**** Collected data ****
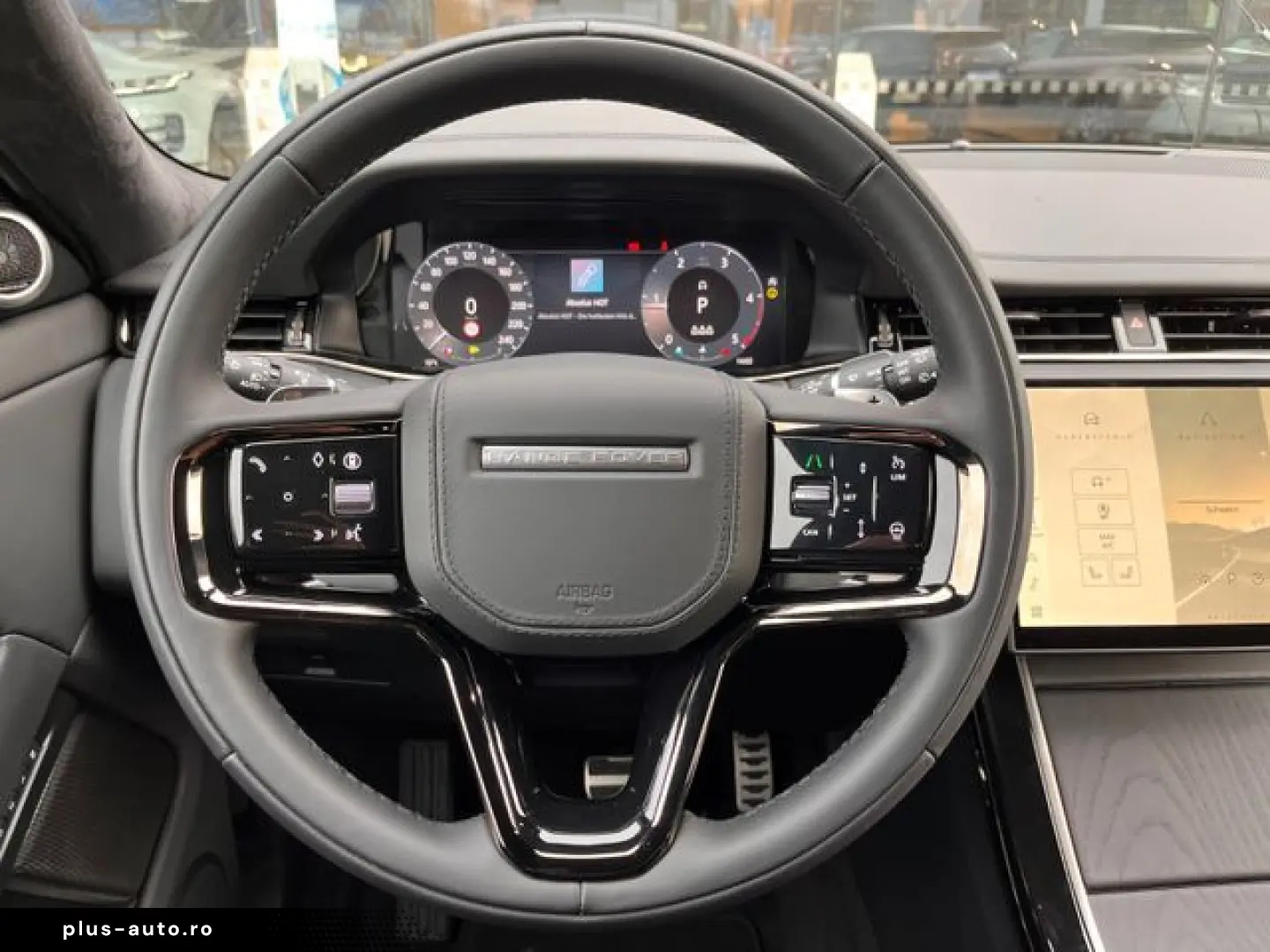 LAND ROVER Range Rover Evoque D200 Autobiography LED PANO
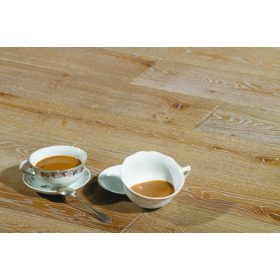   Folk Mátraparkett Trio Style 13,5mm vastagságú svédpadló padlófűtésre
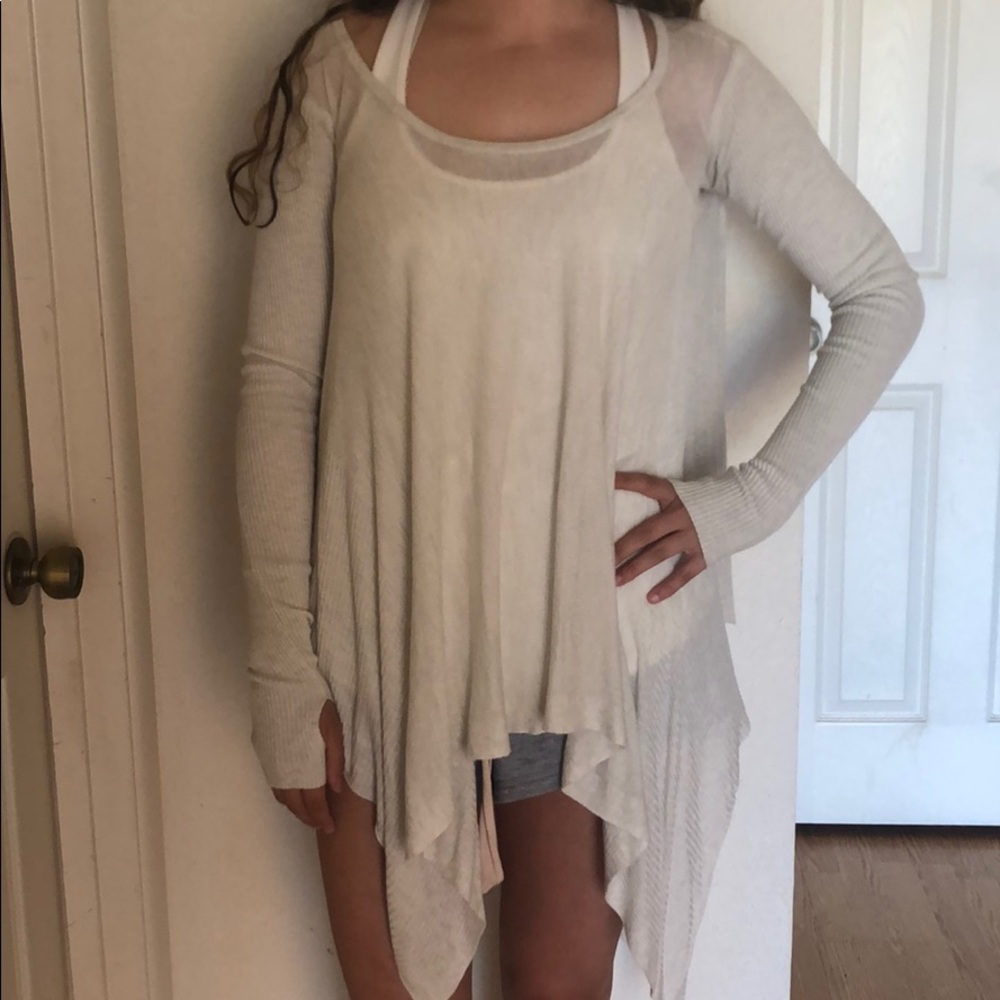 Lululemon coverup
****
▶ **Work to complete**:
Copy all of the material word for word, and include none of its pictures.

▶ **Answer to the exercise**:
 LAND ROVER Range Rover Evoque D200 Autobiography LED PANO
   Folk Mátraparkett Trio Style 13,5mm vastagságú svédpadló padlófűtésre
 Lululemon coverup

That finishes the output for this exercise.